» **THE PROBLEM**: Can you revise the data from the line with "Noticing the scene" through the end and give those lines back with "flower arrangement" changed to "bouquet" and nothing else altered?

» **RECORD SET**:
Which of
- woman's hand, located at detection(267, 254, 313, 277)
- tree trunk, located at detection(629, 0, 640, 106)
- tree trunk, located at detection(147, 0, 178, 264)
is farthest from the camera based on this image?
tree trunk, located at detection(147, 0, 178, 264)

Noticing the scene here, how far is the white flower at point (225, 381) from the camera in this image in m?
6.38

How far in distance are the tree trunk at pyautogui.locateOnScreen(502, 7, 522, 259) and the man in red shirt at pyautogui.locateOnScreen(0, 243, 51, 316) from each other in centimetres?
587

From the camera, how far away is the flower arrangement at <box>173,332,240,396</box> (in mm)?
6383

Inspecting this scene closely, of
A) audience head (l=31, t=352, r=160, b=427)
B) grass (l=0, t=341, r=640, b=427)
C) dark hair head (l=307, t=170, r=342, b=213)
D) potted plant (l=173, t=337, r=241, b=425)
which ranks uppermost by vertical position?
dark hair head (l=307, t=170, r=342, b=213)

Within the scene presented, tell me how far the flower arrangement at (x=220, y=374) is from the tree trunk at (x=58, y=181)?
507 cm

» **RESULT OF THE EXERCISE**:
Noticing the scene here, how far is the white flower at point (225, 381) from the camera in this image in m?
6.38

How far in distance are the tree trunk at pyautogui.locateOnScreen(502, 7, 522, 259) and the man in red shirt at pyautogui.locateOnScreen(0, 243, 51, 316) from each other in centimetres?
587

From the camera, how far away is the bouquet at <box>173,332,240,396</box> (in mm)?
6383

Inspecting this scene closely, of
A) audience head (l=31, t=352, r=160, b=427)
B) grass (l=0, t=341, r=640, b=427)
C) dark hair head (l=307, t=170, r=342, b=213)
D) potted plant (l=173, t=337, r=241, b=425)
which ranks uppermost by vertical position?
dark hair head (l=307, t=170, r=342, b=213)

Within the scene presented, tell me how far the bouquet at (x=220, y=374) is from the tree trunk at (x=58, y=181)?
507 cm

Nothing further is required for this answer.